Par Philippe Coleman, professeur de droit à l’Université Bretagne-Sud (Lab-LEX)

Est-il prévu que Bpifrance détienne une action spécifique ou golden share dans la filiale de Sanofi ? 

Une action spécifique ou golden share est une action détenue par l’État, assortie de pouvoirs particuliers permettant de protéger les actifs stratégiques de la société et de contrôler l’évolution de son actionnariat. Dans ce dossier, l’utilisation du mécanisme de l’action spécifique n’était pas envisageable en l’état du droit. Même lorsque les intérêts essentiels du pays le justifient, une action spécifique ne peut être créée que dans les entreprises dans lesquelles l’État ou Bpifrance et ses filiales avaient des participations au 1er janvier 2018. Ce qui n’était pas le cas d’Opella. Cette limite temporelle posée par la loi Pacte poursuivait un objectif de sécurité juridique pour les investisseurs.

§ **Consignes**:
**A)** Répondez à ces questions sur l'extrait consacré à l'action spécifique :
(i) Selon la définition donnée, par qui une action spécifique est-elle détenue ?
(ii) À quelle date l'État ou Bpifrance et ses filiales devaient-ils détenir des participations pour qu'une action spécifique puisse être créée ?
(iii) Quel objectif poursuivait la limite temporelle posée par la loi Pacte ?
**B)** Recopiez à l'identique le passage de l'extrait sur l'action spécifique compris entre « Une action spécifique ou golden share est » et « pour les investisseurs. », ces deux bornes incluses.
Le listing qui suit ne joue aucun rôle ici.

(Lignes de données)
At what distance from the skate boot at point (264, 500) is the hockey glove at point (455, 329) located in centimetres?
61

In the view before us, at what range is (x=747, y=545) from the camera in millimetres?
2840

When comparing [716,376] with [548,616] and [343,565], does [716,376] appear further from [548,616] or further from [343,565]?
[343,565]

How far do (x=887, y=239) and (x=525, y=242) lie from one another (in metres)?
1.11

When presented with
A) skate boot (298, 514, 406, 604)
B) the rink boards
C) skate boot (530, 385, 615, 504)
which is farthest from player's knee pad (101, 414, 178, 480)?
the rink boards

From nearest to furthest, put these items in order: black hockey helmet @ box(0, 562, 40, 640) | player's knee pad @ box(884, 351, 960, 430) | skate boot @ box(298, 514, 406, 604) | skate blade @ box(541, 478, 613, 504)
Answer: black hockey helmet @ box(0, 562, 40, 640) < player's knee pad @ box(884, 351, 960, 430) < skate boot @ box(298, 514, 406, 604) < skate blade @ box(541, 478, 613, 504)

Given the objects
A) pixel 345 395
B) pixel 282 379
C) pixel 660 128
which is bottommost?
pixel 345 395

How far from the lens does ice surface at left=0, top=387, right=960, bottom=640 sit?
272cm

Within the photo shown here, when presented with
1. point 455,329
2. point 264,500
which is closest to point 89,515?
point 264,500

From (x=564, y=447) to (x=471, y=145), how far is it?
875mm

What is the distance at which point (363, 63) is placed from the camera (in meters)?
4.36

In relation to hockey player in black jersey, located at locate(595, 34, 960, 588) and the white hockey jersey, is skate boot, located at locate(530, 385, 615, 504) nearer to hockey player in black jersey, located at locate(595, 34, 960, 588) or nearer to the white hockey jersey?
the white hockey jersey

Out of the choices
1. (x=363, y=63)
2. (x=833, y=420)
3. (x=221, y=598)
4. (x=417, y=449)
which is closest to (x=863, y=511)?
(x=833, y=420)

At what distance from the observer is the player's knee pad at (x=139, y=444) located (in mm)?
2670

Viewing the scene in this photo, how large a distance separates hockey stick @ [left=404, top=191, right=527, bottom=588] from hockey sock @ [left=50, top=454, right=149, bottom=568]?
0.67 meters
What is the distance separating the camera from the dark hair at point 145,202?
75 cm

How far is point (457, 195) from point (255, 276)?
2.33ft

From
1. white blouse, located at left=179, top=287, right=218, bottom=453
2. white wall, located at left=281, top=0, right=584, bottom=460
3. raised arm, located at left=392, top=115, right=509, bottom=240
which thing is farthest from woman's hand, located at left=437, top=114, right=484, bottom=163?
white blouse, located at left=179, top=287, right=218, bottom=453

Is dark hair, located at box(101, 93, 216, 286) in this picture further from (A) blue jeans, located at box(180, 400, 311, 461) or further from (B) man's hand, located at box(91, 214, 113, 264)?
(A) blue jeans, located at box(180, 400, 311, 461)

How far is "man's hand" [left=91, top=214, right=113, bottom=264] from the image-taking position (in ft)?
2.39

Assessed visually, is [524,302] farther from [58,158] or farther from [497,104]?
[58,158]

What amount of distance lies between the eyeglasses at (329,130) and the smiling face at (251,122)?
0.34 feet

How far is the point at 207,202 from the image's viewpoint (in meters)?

§ **Corrigé**:
**A)**
(i) Par l'État.
(ii) Au 1er janvier 2018.
(iii) Un objectif de sécurité juridique pour les investisseurs.

**B)**
Une action spécifique ou golden share est une action détenue par l’État, assortie de pouvoirs particuliers permettant de protéger les actifs stratégiques de la société et de contrôler l’évolution de son actionnariat. Dans ce dossier, l’utilisation du mécanisme de l’action spécifique n’était pas envisageable en l’état du droit. Même lorsque les intérêts essentiels du pays le justifient, une action spécifique ne peut être créée que dans les entreprises dans lesquelles l’État ou Bpifrance et ses filiales avaient des participations au 1er janvier 2018. Ce qui n’était pas le cas d’Opella. Cette limite temporelle posée par la loi Pacte poursuivait un objectif de sécurité juridique pour les investisseurs.